Microfiction Monday – 197th Edition

Countdown

by Karen Zey

You wince at the rows of empty squares on the kitchen calendar. Three weeks until his follow-up appointment. After surgery, hubby needed help to navigate the shower, tie his shoes, take his meds. Six days of pajamas and pain until a nurse removed the catheter—until he slowly returned to his old self and you resumed your quiet routines. He does dishes and laundry; you shop and cook. But you can’t stop yourself from checking and rechecking that date while bleak what-ifs swarm your brain. You put on the kettle and wait. Sip your wild raspberry tea between measured breaths.

Delivery

by David M Wallace

Peter could not stanch his sadness. It settled on him like morning fog. It flowed through him as relentless as the tide. To breathe was to drown and not to die. No sun could cheer him; neither moon nor stars could console him.

Sometimes sadness is like that. An empty mailbox in a month of Sundays. Hoping for an overseas letter from an ex-lover who has lost your address. A stubborn infinity in pyjama bottoms and a t-shirt, rummaging through the junk drawer and forgetting what you were searching for.

Free in the Tree

by Nicole Brogdon

No human saw Katy behind the leafy tree branches. A nearby squirrel stared, then disappeared into foliage. Katy had two peanut-butter sandwiches and one raisin box. Tree kept her safe from Grandpa. If he or Grandma caught her now, there’d be hell to pay —belts, boiling water. For stealing peanut butter, which is food. Stealing, which is a sin.

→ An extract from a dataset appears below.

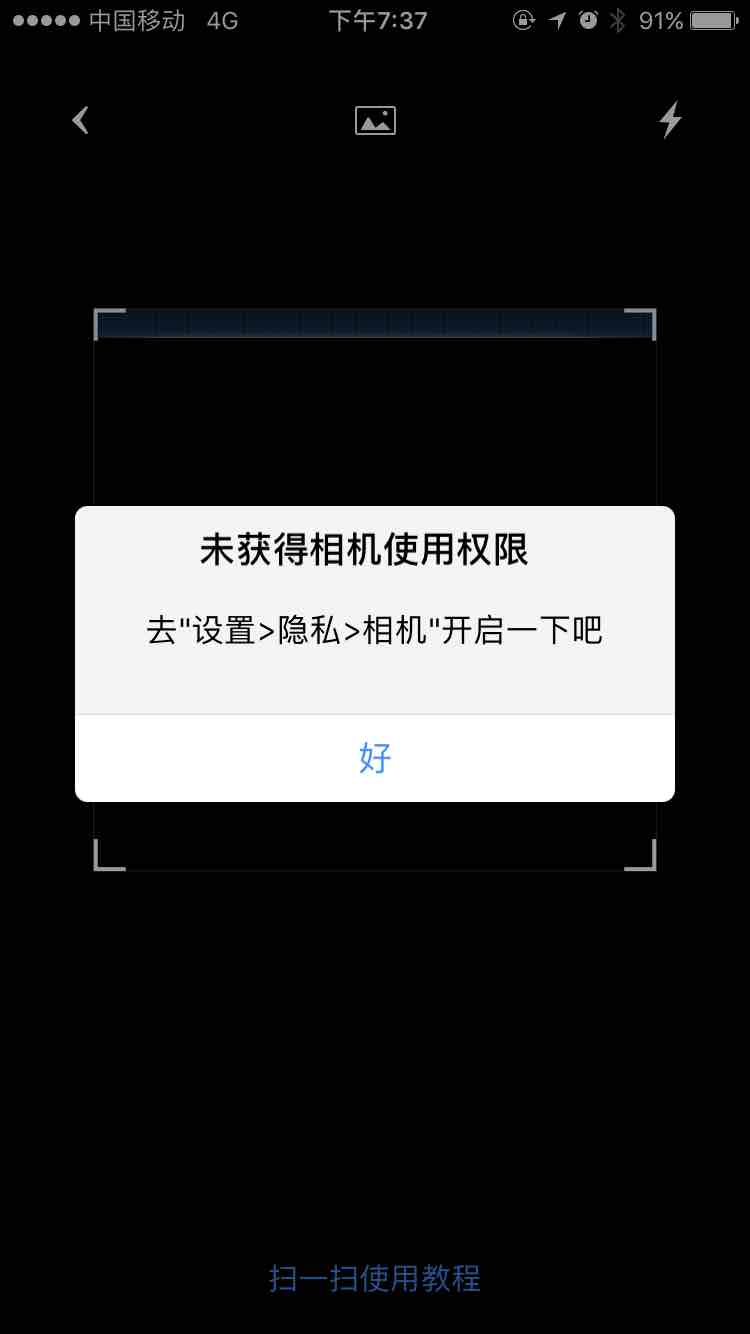 iOS應(yīng)用中常用的臨時(shí)層歸納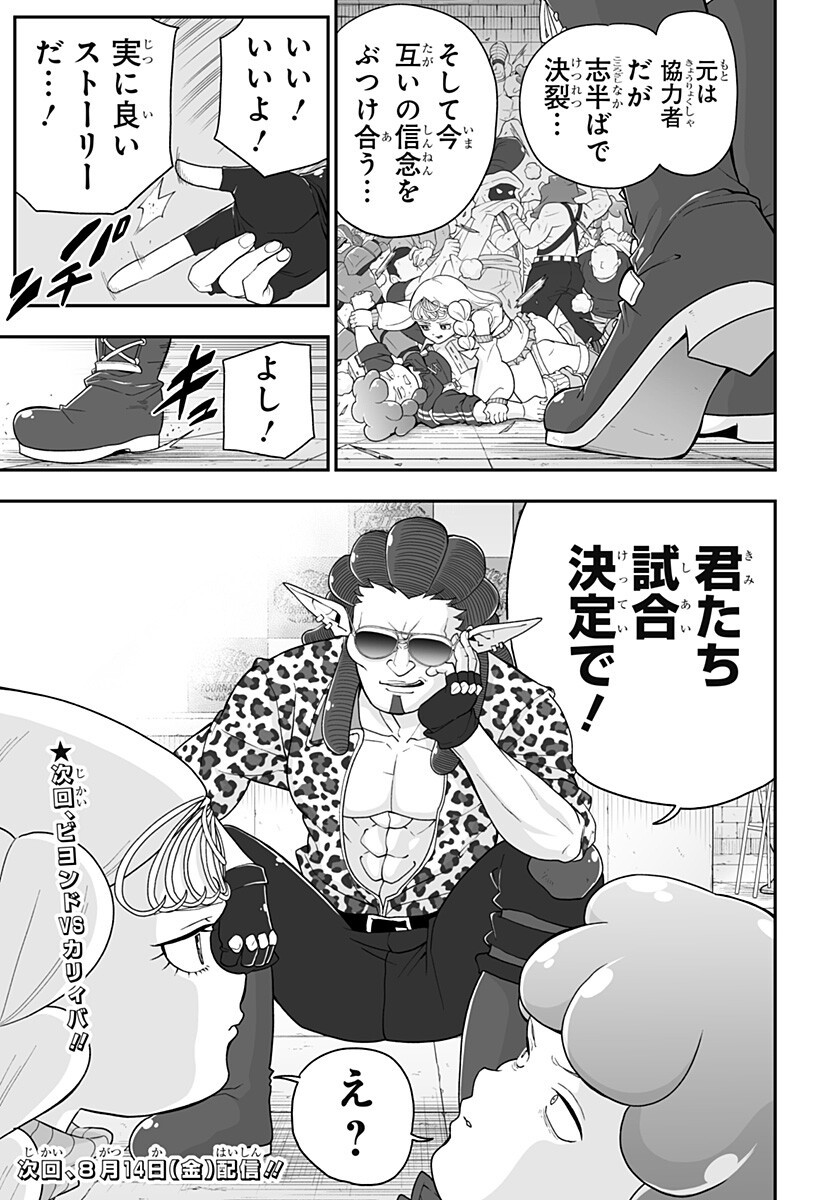 Buyotopia Chapter 17 19ページ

Lately, Grandpa tied her up in the barn, left her. Tree was better. She’d brought Grandma’s wool sweater, forgotten a blanket. Wind blew, Owl hollered. Night sky turned dark like her soul. Sometimes here in Oklahoma, snow fell like tears.

Mackenzie in the Roses

by Blake Bell

Mackenzie, burning with youth, hollers, “Your roses are dead!” and pedals away from the Rose Witch and my big sister. Cackling over her tanned shoulder at the white-haired woman running one withered hand after another along her confettied bushes, she’s blind to the Oldsmobile hurtling five thousand pounds and a family of four toward her. The Oldsmobile family attends her funeral, but not the Rose Witch. Nobody talks about that, but I ride past her house daily, wondering why she didn’t come and why she would, and across the hall from Sarah’s sobs, a perfect rose wilts under my pillow.

Surreality in the Exit Row

by Sara King

Seven hours to Iceland. I eat and sleep in the middle seat, lost to longitude, and anticipation. Lights dim and the cabin quiets; voices muffle in the row behind, stowed in the overhead locker perhaps. Mouths gape but elbows respect the no man’s land of the armrest.

Clink—one eye half opens. Across the aisle tiny wines arrive to scale with the pixelated Tom Hanks, who
addresses the yoga pants congregated by the toilet, which croon over the assistance dog, curled and cosseted in his own thousand-dollar seat.

And night passes beyond the portholes without the sky growing truly dark.